* _Parts of the exercise_:
A – Quote the part of the Lime Light nightclub text between "Construction" and "during the period.", inclusive.
B – Pick up the Lime Light nightclub text where it stops and write what follows.

* _Supplied text_:
━━━━━━━━━━

Lime Light
- Address: 1254 Stanley Street Montreal Canada
- Owner: Yvon Lafrance
- Type: Nightclub and discotheque

Construction
- Opened: 7 September 1973
- Closed: 17 June 1990
- Reopened: 1997

= Limelight (Montreal) =

Former nightclub in Montreal, Quebec

Lime Light, also written Le Lime Light or simply Limelight, was a nightclub and discotheque in Montreal, Quebec, Canada. Located on Stanley Street in downtown Montreal, the club became one of the best-known venues of the city's disco era during the 1970s and early 1980s.

The club was known for disco music, celebrity clientele, elaborate lighting systems, and its role in Montreal nightlife culture. DJ Robert Ouimet was the club's best-known resident DJ and became one of the most recognized disco DJs in North America during the period.

==History==

Lime Light opened on 7 September 1973 at 1254 Stanley Street in downtown Montreal. The club was founded by Yvon Lafrance after visits to New York nightlife venues during the early 1970s.

The name was inspired by Charlie Chaplin's 1952 film Limelight. Lafrance later stated that he wanted to create a club focused on music, atmosphere, lighting, and sound quality rather than traditional cabaret entertainment.

During the 1970s, Montreal became a major North American disco market, and Lime Light was among the city's best-known clubs. The venue attracted anglophone and francophone patrons, tourists, celebrities, musicians, gay and straight clientele, and members of Montreal's fashion and nightlife scenes.

The club became associated with Montreal's reputation as a disco destination during the late 1970s. Tourisme Montréal later described Lime Light as one of the defining venues of the city's disco era.

==Robert Ouimet==

Robert Ouimet served as Lime Light's principal house DJ from 1973 until 1981. During that period, he became one of the best-known DJs in Canada and the United States disco circuit.

━━━━━━━━━━

* _Provided material_:
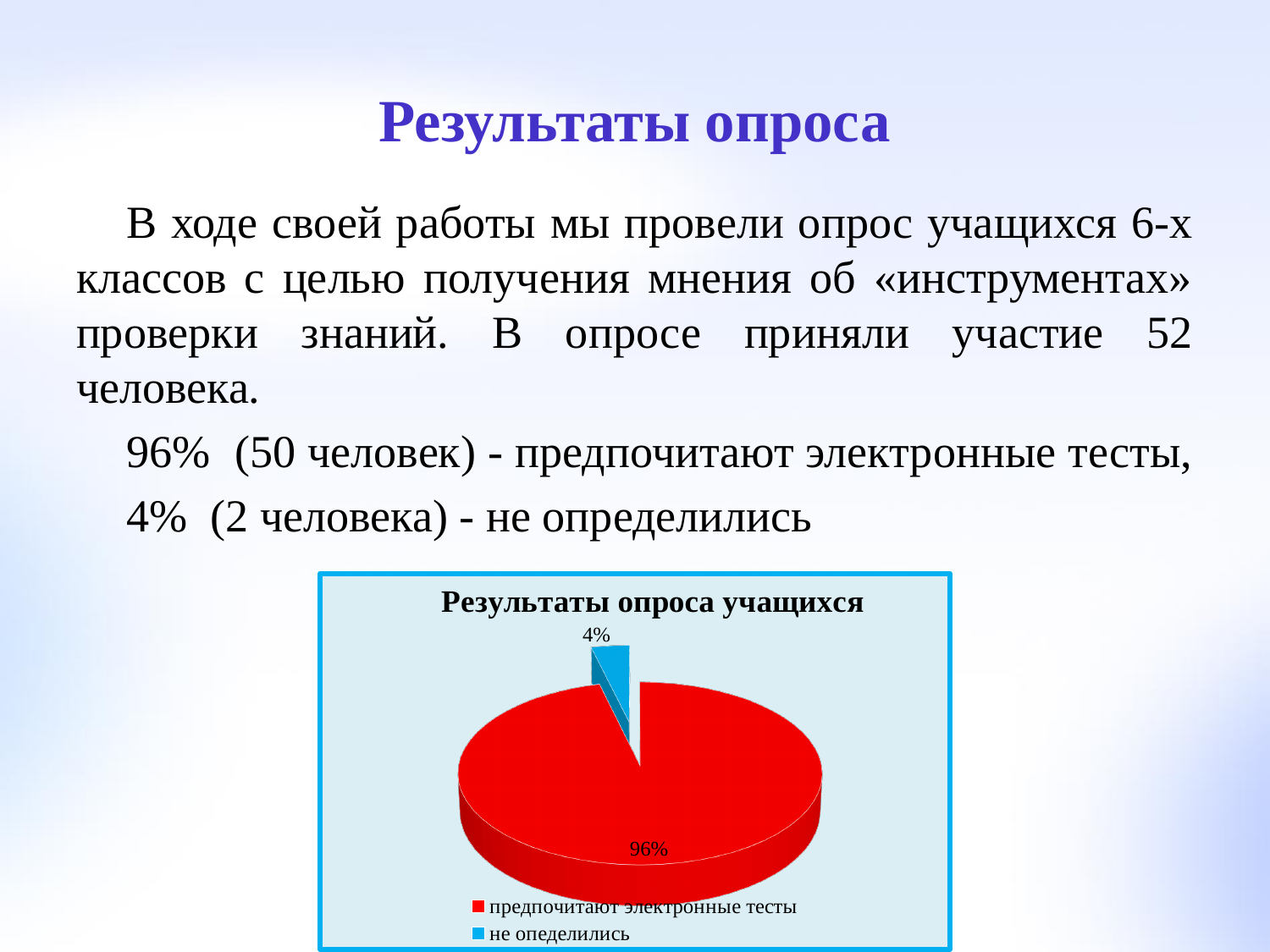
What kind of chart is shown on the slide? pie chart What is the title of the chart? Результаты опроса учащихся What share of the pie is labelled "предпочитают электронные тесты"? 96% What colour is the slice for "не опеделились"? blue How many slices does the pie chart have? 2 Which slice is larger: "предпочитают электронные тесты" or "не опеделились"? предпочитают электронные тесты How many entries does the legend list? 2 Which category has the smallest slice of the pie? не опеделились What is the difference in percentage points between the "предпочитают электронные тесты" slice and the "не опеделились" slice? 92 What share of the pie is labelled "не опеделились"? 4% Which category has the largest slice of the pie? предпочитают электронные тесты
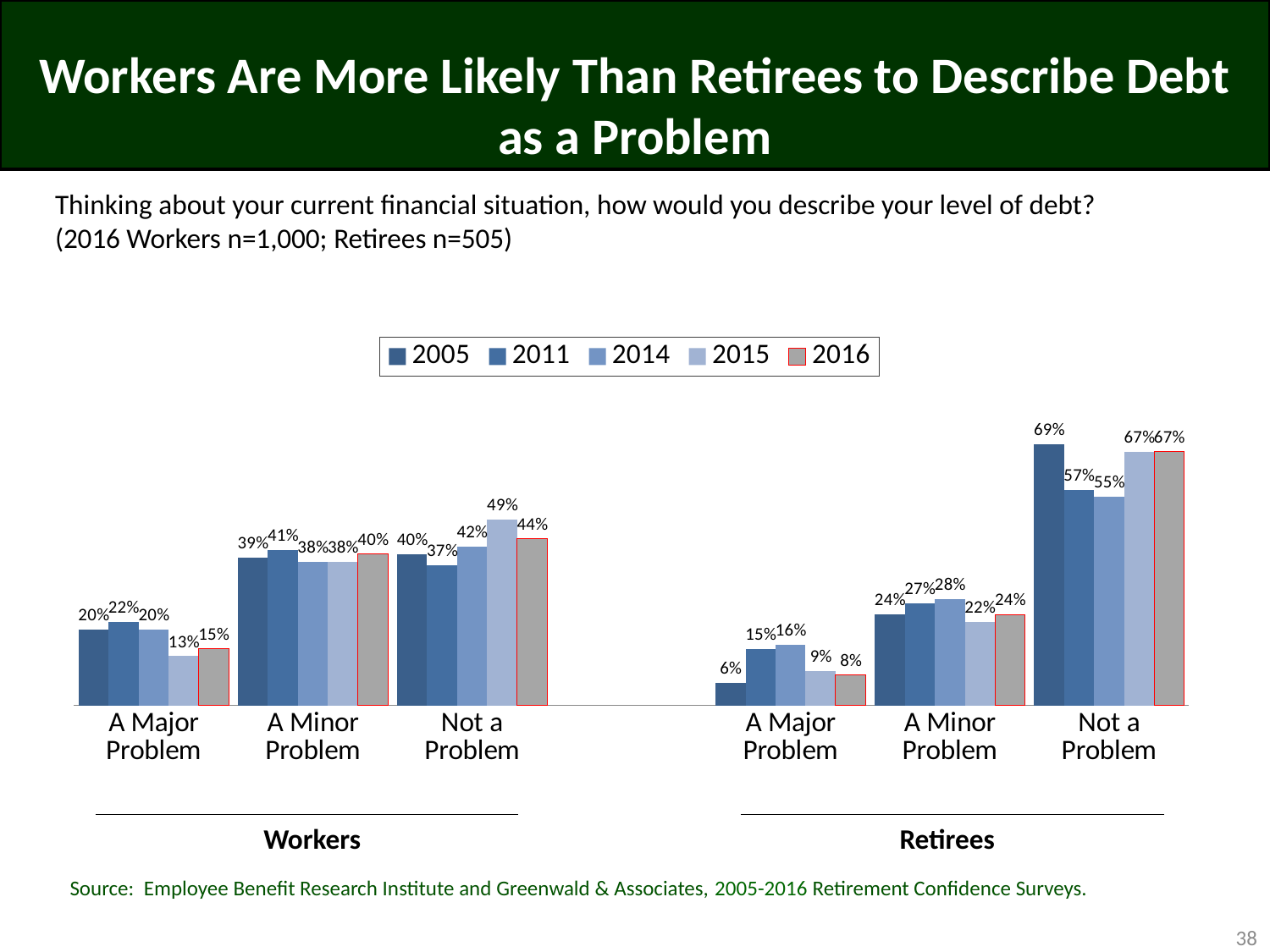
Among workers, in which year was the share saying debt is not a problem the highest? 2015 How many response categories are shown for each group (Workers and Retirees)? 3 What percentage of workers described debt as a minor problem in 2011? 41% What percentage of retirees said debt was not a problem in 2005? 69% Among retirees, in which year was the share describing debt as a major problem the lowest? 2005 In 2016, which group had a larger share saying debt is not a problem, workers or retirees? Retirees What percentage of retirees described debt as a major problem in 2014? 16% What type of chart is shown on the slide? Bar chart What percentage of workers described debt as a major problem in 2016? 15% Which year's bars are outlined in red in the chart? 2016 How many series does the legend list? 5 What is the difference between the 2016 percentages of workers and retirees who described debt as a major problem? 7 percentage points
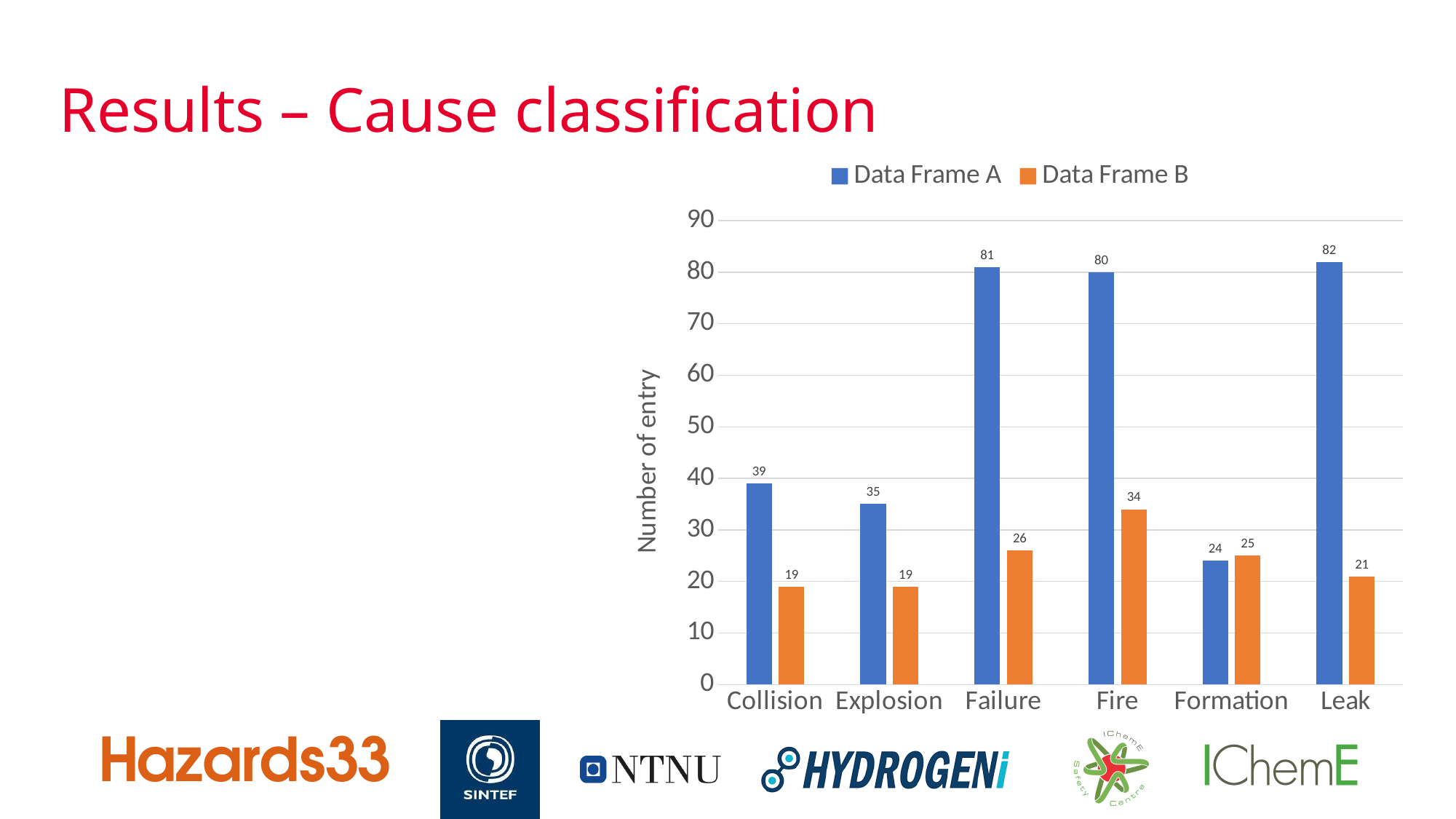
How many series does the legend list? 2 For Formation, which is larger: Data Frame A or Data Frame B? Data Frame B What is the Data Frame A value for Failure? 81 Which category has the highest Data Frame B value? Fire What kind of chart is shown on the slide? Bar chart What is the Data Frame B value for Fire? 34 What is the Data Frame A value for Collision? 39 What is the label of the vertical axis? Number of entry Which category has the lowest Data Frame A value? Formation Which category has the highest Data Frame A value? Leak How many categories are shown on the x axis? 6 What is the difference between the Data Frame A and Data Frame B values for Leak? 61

━━━━━━━━━━

* _Your written answers_:
A –
Construction
- Opened: 7 September 1973
- Closed: 17 June 1990
- Reopened: 1997

= Limelight (Montreal) =

Former nightclub in Montreal, Quebec

Lime Light, also written Le Lime Light or simply Limelight, was a nightclub and discotheque in Montreal, Quebec, Canada. Located on Stanley Street in downtown Montreal, the club became one of the best-known venues of the city's disco era during the 1970s and early 1980s.

The club was known for disco music, celebrity clientele, elaborate lighting systems, and its role in Montreal nightlife culture. DJ Robert Ouimet was the club's best-known resident DJ and became one of the most recognized disco DJs in North America during the period.

B –
According to Tourisme Montréal, Ouimet was named best North American DJ by Rolling Stone in 1976 and received Billboard magazine's DJ of the Year Award in 1977.

Ouimet became known for importing records from New York and introducing new disco and dance tracks to Montreal audiences before they became commercially widespread.

==Music and clientele==

Lime Light was associated primarily with disco music, though later years included dance-pop and early electronic dance music.

The club became known for its lighting systems, mirrored interiors, dance floor, and large sound system.

Artists and celebrities associated with the club included Grace Jones, James Brown, David Bowie, Rick James, Iggy Pop, Gloria Gaynor, and Alice Cooper.

According to Robert Ouimet, the venue attracted a socially mixed crowd unusual for the period, including Black, white, gay, straight, francophone, and anglophone patrons.

==Later years==

Lime Light's most prominent period occurred during the 1970s disco era, though the club continued operating afterward in different forms.

The original era of the venue ended on 17 June 1990.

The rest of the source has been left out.